MONA HATOUM (LEBANON)
War broke out in her native Lebanon while Mona Hatoum was visiting London in her early twenties. She remained there in exile for the rest of her student years. As a result, her work deals with themes of alienation, displacement, belonging and collective memory.

MOYRA DAVEY (CANADA)
Moyra Davey's current show's title, Ornament and Rebuke, comes from a gravestone inscription in a London churchyard she photographed. The deceased was "confessedly the ornament and at the same time the tacit reproach of a wicked age." Davey herself is a rebuke to our age. On a newspaper clipping reading, "I think the clever people are those who do" she has written, "as little as possible." Faced with the frenetic pace of this century, Davey slows down time, meditating on single moments, turning them over in her mind, drawing out their melancholy mystery.

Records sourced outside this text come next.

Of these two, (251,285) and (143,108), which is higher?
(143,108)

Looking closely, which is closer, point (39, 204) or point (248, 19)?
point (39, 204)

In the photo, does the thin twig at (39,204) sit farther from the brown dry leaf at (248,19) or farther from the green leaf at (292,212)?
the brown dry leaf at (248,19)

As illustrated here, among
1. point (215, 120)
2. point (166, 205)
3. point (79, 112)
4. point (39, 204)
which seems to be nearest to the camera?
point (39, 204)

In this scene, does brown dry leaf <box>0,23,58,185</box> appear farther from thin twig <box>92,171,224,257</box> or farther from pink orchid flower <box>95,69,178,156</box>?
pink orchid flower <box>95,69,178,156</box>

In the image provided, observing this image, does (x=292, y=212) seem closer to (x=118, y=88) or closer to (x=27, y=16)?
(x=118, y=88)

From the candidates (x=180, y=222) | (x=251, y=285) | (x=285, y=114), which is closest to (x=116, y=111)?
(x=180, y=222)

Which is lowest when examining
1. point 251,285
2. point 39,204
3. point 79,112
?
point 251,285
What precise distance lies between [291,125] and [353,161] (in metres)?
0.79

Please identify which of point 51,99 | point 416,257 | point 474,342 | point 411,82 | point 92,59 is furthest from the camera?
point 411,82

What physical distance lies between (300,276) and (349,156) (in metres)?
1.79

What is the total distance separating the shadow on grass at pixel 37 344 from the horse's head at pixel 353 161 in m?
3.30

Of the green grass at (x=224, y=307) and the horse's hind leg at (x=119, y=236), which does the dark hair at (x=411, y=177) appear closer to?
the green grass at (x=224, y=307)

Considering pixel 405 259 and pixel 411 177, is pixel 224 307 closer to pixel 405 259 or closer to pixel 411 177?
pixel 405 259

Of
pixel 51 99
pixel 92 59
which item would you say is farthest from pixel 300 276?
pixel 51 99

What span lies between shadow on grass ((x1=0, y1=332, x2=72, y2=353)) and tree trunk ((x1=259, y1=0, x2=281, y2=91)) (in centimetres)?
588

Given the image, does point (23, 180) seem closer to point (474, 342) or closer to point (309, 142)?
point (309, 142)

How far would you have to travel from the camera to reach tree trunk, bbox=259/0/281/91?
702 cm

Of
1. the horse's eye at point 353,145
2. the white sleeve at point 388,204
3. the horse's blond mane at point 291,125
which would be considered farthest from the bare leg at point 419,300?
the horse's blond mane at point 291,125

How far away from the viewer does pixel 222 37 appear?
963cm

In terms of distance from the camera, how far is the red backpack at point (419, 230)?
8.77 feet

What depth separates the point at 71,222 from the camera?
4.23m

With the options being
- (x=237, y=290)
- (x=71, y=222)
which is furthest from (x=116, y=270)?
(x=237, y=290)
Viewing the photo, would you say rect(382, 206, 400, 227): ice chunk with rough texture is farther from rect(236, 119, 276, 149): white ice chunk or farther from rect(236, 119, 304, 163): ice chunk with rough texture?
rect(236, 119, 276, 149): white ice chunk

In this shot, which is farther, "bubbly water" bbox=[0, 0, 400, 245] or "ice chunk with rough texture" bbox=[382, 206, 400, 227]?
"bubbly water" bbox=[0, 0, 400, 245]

In a suite of photographs of a Parisian cemetery, a blurred woman crosses an allée of ghostly trees. We glimpse her, but never really see her, as if she were a phantom or memory. Fragmentary images hint at a momentous yet elusive encounter in this foreign cemetery. Nothing about it is certain, as in reminiscence or dreams. If Moyra Davey's work is an ornament, it is like tinsel, a brilliant wisp of paper reflecting and hinting at what is precious.

SARAH JONES (ENGLAND)
Sarah Jones likes to photograph shades of blue, which, in the Renaissance, represented the sublime or distance. From Beckett she learned to strip away all that is not essential. From Rothko she learned to limit her palette and settle on a single formal structure. She says, "I was remembering, as a child, seeing how long I could hold my breath for, and in a sense that's both to freeze the world and also perhaps to freeze yourself within the world. I think that's what I do with my photographs."